Now how about considering the 'character' of returns? For each of the options 3 and 4, I am going to regress their returns on the returns of option 1 and option 2. The following tables shows the results. Each row is a scenario, and the columns show the betas on 'slow' (option 1) and 'slow' respectively. I've resampled returns to a monthly frequency to reduce the noise.

First let's regress the returns from a strategy that uses *all* the trading rules for every instrument.

                 fast   slow
static 0.590 0.557
DO_cheap 0.564 0.557
DO_constrain 0.550 0.561
DO_unconstrain 0.535 0.559

Each individual instrument is 50% fast, 50% slow, so this is exactly what we would expect with about half the returns of the combined strategy coming from exposure to the fast strategy, and about half from the slow (note there is no constraint for the Betas to add up to one, and no reason why they would do so exactly).

Now let's regress the returns from a conditional strategy on the fast and slow strategies in each scenario:
                fast   slow
static 0.762 0.337
DO_cheap 0.743 0.313
DO_constrain 0.805 0.288
DO_unconstrain
0.786 0.271

This is.... surprising! About 75% of the returns of the conditional strategy come from exposure to the fast trading rules, and 25% from the slow ones. By only letting the cheapest instruments trade the fast strategy, we've actually made the overall strategy look more like a fast strategy. 



Conclusions


This has been a long post! Let me briefly summarise the implications.

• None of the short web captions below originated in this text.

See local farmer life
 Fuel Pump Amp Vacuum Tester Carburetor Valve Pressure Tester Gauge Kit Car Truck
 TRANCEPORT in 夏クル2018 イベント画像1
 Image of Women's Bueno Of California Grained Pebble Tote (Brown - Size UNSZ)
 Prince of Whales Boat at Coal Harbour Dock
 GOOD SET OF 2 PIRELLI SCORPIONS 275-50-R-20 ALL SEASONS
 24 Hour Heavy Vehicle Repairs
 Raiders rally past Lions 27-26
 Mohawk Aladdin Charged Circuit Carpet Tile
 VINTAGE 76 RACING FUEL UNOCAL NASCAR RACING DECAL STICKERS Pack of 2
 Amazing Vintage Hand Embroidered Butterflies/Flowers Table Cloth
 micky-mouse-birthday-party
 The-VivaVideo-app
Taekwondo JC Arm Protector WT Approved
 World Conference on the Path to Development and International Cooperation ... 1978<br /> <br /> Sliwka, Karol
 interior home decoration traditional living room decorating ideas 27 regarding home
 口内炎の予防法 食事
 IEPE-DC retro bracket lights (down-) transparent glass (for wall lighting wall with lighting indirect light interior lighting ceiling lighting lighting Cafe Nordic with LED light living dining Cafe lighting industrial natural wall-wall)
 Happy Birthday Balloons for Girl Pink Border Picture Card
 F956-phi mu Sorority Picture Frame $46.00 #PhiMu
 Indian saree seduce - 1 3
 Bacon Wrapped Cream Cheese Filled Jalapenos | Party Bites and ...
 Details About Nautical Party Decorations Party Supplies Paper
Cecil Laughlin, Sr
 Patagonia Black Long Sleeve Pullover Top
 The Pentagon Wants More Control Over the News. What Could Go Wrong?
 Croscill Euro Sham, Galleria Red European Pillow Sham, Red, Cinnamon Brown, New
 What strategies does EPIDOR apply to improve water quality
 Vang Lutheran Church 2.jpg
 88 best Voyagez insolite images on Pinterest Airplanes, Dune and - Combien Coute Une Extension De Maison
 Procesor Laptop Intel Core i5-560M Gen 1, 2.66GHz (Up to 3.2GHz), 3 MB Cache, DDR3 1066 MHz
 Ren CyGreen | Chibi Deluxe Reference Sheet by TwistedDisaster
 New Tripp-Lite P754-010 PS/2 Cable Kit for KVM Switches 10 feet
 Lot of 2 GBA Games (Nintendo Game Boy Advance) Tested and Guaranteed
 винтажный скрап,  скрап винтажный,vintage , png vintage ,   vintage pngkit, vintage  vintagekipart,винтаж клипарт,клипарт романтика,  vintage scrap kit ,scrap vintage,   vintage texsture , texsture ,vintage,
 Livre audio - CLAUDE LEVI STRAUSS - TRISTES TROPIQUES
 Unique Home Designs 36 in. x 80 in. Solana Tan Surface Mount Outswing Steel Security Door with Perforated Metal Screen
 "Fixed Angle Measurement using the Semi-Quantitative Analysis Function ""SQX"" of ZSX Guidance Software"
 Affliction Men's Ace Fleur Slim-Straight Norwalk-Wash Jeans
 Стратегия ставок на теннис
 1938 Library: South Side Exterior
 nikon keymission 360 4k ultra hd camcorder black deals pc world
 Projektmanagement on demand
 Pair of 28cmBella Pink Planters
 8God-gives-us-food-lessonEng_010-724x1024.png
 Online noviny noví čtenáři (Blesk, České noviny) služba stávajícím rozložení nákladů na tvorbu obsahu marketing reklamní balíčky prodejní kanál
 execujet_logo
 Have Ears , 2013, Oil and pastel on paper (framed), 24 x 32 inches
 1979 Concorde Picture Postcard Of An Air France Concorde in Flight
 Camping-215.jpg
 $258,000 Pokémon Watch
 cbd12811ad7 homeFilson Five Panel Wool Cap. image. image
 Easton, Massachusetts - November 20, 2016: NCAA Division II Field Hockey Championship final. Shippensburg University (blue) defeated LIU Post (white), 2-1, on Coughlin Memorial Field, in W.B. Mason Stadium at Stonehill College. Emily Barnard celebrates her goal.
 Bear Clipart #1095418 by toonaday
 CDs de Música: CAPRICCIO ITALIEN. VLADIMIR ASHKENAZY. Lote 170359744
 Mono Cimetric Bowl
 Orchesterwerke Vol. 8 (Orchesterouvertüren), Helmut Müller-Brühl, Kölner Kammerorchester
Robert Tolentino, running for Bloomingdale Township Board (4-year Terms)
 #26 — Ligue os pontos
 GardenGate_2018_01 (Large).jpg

  • Buffering in a static system reduces turnover, and thus costs, by 17% on a very fast strategy giving us a little more headroom on the 'speed limit' that we think we have.
  • Dynamic optimisation has the same effect, but is more efficient reducing costs by around a third; as unlike static buffering the cost penalty is instrument specific.
  • It's worth preventing expensive instruments from trading in DO, as the cost penalty doesn't seem to be 100% efficient in preventing them from trading. But there isn't any benefit in completely excluding these expensive instruments from the forecast construction stage.
  • Surprisingly, allowing expensive instruments to trade quicker trading rules actually makes a strategy less correlated to a faster trading strategy. It also increases costs by around 50% versus the conditional approach (where only cheap instruments can trade quick rules). 

Good news: all of this is a confirmation that what I'm currently doing* is probably pretty optimal! 

* running DO with expensive instruments, but not allowing them to trade, and preventing expensive instruments from using quicker trading rules.

Bad news: it does seem that my original idea of just trading more fast momentum, in the hope of 'smuggling in' some more diversifying trading rules, is a little dead in the water.